Tak hanya itu, banyak anggota TNI-Polri dan masyarakat sipil juga meninggal dalam konflik bersenjata di berbagai wilayah di tanah Papua. Entah berapa warga sipil yang dituding kelompok separatis Papua merdeka juga meninggal sia-sia dan jauh dari pemberitaan media.

Publik tentu tahu, sudah berapa banyak seruan profetis para pemimpin gereja lokal, pemimpin kultural, pemerintah daerah hingga tokoh masyarakat berkumandang, toh konflik dan kekerasan yang memakan korban tewas terus berjatuhan di atas tanah Papua. Seolah dalam ruang batin pihak berkonflik berlaku frasa: “kekerasan adalah satu-satunya bahasan yang saya pahami.”

Setiap berganti presiden selalu ada komitmen kuat atas tanah Papua sehingga masyarakatnya aman, damai, dan Sejahtera.
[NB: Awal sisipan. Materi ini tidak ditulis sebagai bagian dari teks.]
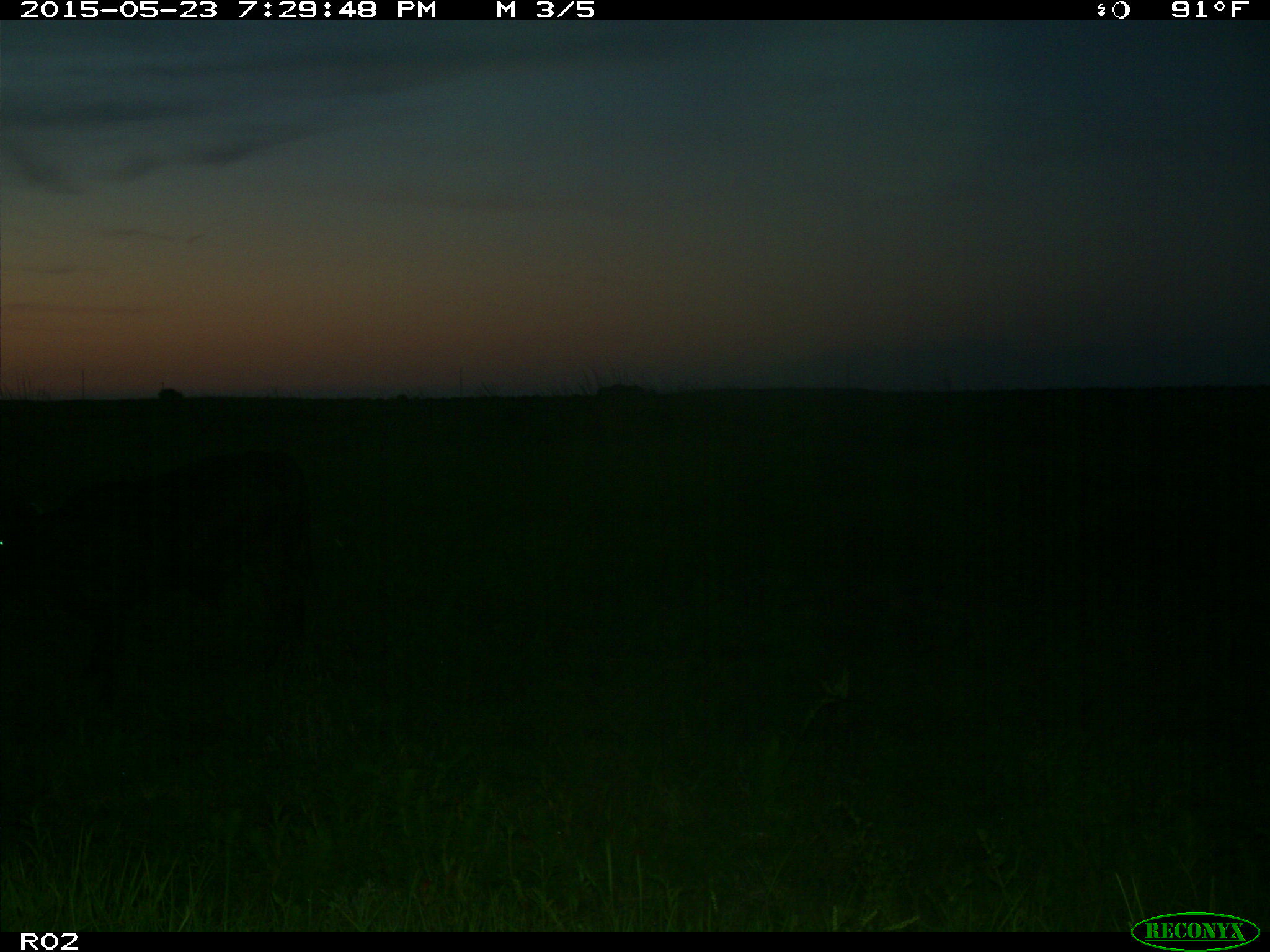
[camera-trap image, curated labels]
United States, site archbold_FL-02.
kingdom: Animalia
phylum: Chordata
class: Mammalia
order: Artiodactyla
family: Bovidae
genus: Bos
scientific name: Bos taurus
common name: domestic cow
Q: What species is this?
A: Bos taurus (domestic cow).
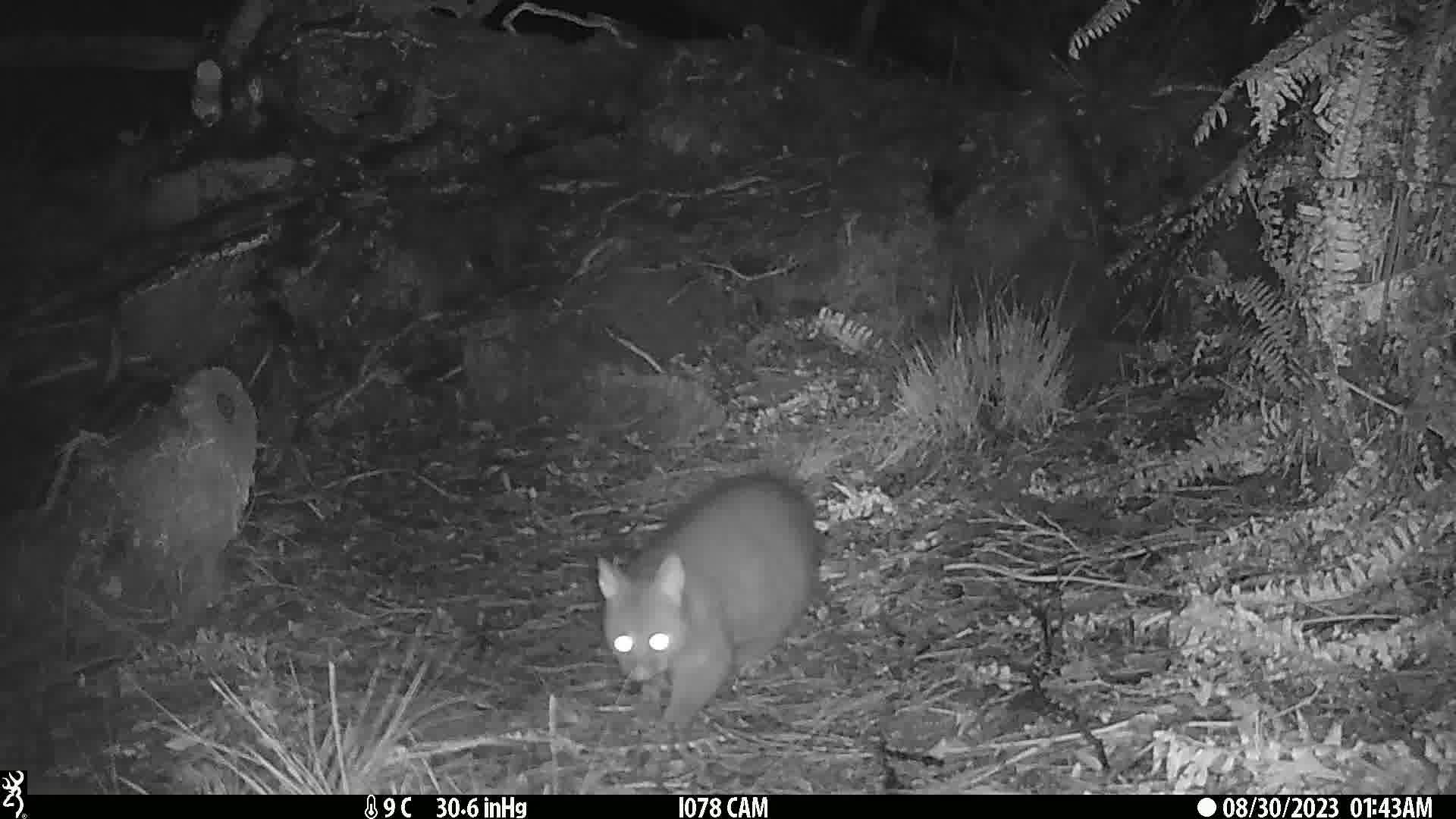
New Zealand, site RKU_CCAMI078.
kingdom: Animalia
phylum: Chordata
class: Mammalia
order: Diprotodontia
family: Phalangeridae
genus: Trichosurus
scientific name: Trichosurus vulpecula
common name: common brushtail possum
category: possum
Anggota Komite Eksekutif Percepatan Pembangunan Otonomi Khusus (Otsus) Papua Billy Mambrasar juga menegaskan komitmen Presiden Prabowo Subianto untuk mempercepat pembangunan di tanah Papua.

Saat menjadi pembicara seminar nasional yang dihadiri ratusan pemuda Papua dari berbagai kota seperti Salatiga, Solo, dan Semarang, bertajuk Bersatu Rasa Memeluk Warna di Universitas Kristen Setya Wacana, Salatiga, Billy Mambrasar mengatakan, Presiden Prabowo Subianto menempatkan Papua sebagai prioritas nasional, dengan fokus pada sektor pendidikan, infrastruktur, dan pemberdayaan ekonomi lokal.

Kata Billy, “Pak Prabowo berpesan agar pembangunan di Papua tidak hanya cepat, tetapi juga tepat sasaran dan berpihak kepada masyarakatnya. Kita ingin anak-anak muda Papua menjadi pelaku utama, bukan sekadar penonton,” ujar Billy (mediaindonesia.com, Kamis, 21/10).

Oleh karena itu, pesan Prabowo relevan di saat masyarakat bumi Cenderawasih tengah larut dalam peringatan Satu Abad Nubuatan Kijne di tanah Papua. Pesan profetis dalam momentum rohani ini mesti pula menukik lebih dalam, menyentuh hati dan sanubari pemimpin baik rohani maupun jasmani serta masyarakat. Pesan profestis bagi para pemimpin Papua dari momentum rohani itu mesti merasuk dalam sanubari melangka menatap potongan surga itu dengan optimisme. Koyao………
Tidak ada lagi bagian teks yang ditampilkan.